Melusa andou pela floresta, de onde vinham as histórias que os velhos contavam. Primeiro ela encontrou a Casa de Doces, mas esta não pertencia mais à bruxa, mas a Joãozinho e Maria que exploravam a pobre bruxa para fazer doces e vender aos viajantes. Depois ela encontrou o Lobo Mau que apressado corria por entre as árvores tentando fugir da possessiva Chapeuzinho Vermelho. Ela encontrou com o Chapeleiro Louco e a Lebre Maluca, devidamente curados depois que Freud passou por ali. Ela encontrou o Quebra Nozes e Pinocchio bebendo todas na taverna da Mamãe Ganso. Por onde ela passava, encontrava seus personagens favoritos, mas em uma realidade e uma vida que nenhuma história contava. Ela até encontrou Rapunzel que confirmou suas tristes expectativas, pois Rapunzel tornou-se apenas uma prisioneira de seu principe encantado. Tudo muda, até os personagens de contos de fadas continuam com suas vidas.

– Meus pais ficariam chocados se vissem o que eu vi.

– Desculpe, princesa, mas mesmo que volte, ninguém vai crer no que contar.

Melusa olhou para todos os lados, receando ter sido encontrada e identificada por algum campônio ou nobre de seu condado, mas não tinha pessoa alguma em volta.

– Aqui embaixo, princesa. Eu sou o Sapo Bardo. Não me confunda com o Sapo Rei. Aquele vigarista que enganou uma pobre princesa como vossa majestade.

Melusa olhou para baixo e custou crer que via um enorme sapo, todo vestido, como um bardo, com alaude e tudo, bem próximo dela.

– Você sabe quem eu sou?

– Infelizmente sim, princesa. O dom dado pelas Musas me faz ver e perceber o que não é visto e percebido pelos sentidos mais básicos.

– Por favor não conte coisa alguma para meus pais.
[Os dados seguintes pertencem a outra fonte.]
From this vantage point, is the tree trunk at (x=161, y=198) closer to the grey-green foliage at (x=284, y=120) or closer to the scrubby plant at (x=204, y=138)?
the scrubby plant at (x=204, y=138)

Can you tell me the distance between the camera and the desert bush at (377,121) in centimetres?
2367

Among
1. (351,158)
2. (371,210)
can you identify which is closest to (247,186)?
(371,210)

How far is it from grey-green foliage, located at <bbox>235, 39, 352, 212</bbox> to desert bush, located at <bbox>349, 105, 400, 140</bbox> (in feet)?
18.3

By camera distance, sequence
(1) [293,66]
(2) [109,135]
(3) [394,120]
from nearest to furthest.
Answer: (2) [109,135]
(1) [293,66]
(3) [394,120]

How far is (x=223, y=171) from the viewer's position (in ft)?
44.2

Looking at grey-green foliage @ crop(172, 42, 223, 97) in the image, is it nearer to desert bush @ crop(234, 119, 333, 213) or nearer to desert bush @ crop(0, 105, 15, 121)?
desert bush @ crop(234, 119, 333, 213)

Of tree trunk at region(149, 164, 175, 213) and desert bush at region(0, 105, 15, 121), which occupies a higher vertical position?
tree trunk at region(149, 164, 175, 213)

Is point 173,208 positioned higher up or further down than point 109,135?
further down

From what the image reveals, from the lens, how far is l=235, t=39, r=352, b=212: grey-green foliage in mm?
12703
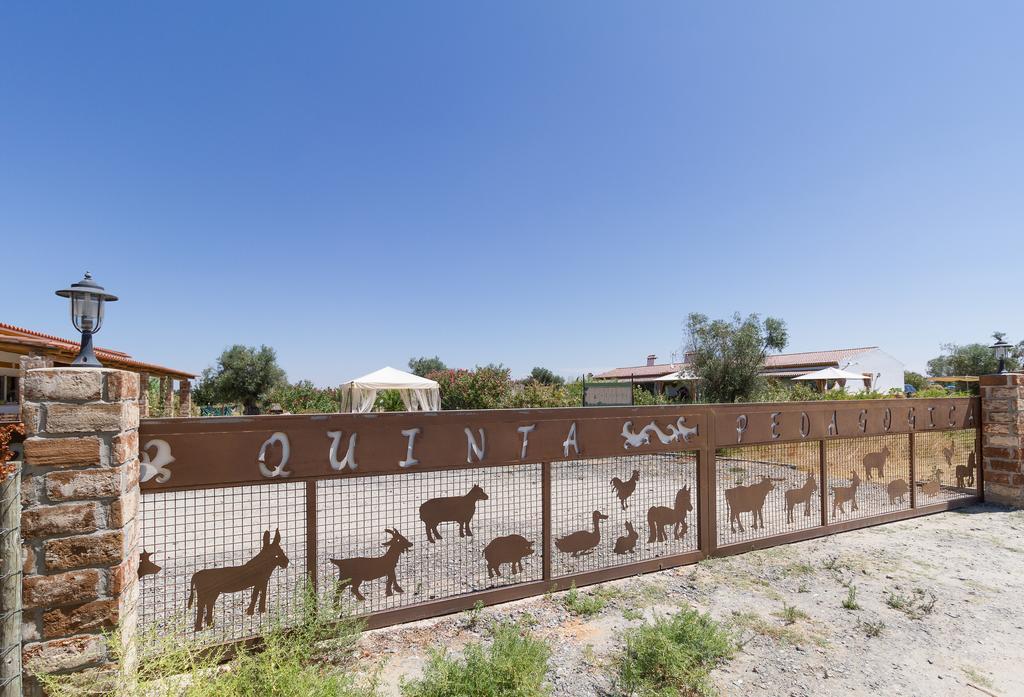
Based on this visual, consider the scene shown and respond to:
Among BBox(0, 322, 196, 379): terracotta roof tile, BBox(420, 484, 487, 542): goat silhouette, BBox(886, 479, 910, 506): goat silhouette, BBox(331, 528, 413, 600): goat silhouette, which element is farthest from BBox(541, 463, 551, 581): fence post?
BBox(0, 322, 196, 379): terracotta roof tile

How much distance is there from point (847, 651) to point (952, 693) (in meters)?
0.48

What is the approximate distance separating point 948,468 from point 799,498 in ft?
12.1

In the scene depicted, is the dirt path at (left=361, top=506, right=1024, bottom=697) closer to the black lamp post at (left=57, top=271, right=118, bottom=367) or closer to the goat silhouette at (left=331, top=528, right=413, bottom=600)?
the goat silhouette at (left=331, top=528, right=413, bottom=600)

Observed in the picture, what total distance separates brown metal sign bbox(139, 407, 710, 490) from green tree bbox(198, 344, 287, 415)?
29204 mm

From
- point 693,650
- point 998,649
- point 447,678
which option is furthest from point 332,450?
point 998,649

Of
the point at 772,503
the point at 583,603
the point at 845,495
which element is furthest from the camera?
the point at 772,503

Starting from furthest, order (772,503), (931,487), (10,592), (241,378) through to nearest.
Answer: (241,378) < (931,487) < (772,503) < (10,592)

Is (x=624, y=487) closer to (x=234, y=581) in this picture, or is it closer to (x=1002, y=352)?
(x=234, y=581)

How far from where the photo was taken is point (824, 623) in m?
3.32

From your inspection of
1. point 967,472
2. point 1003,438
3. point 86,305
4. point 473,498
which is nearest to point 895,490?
point 967,472

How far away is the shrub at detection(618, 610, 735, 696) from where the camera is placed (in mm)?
2520

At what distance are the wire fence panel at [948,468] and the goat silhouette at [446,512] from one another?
592 cm

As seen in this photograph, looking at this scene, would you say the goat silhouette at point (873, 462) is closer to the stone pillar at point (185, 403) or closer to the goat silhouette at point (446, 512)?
the goat silhouette at point (446, 512)

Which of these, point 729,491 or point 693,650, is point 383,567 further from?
point 729,491
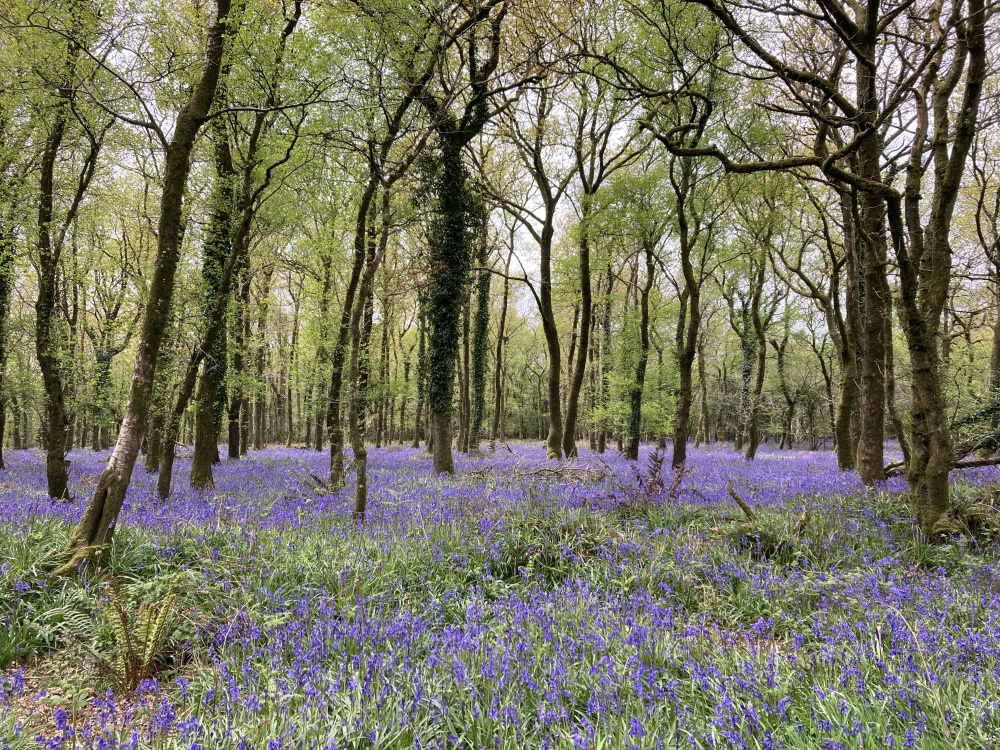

– Por que eu faria isso, majestade? Meu destino e fortuna é ditada pelos Deuses e seu condado não faz parte de minha jornada. No entanto, se me pedirem para cantar sobre vossa majestade, eu terei que cantar a verdade.

– Você canta apenas a verdade? Isso é interessante. Cantaria a verdade se perguntassem sobre o cavalariço ou cantaria a verdade se perguntassem sobre mim?

– As coisas não são como aparentam. Quem sabe pode ver. Mais coisas há entre o céu e a terra. Mesmo um cavalariço pode esconder um berço nobre.

– Haha! Seu canto é verdadeiro, mas enigmático. Pode cantar o futuro que eu terei?

– Vejo ontem como hoje. Lembro o que aprendi. Mas como névoa e sonho o futuro parece. Aprender com a experiência e usar da prudência são os melhores conselhos que eu posso dar.

– Venha comigo, Sapo Bardo, mas sem cantoria. Venha compartilhar desta jornada comigo.

– Com imenso e incomensurável prazer, princesa.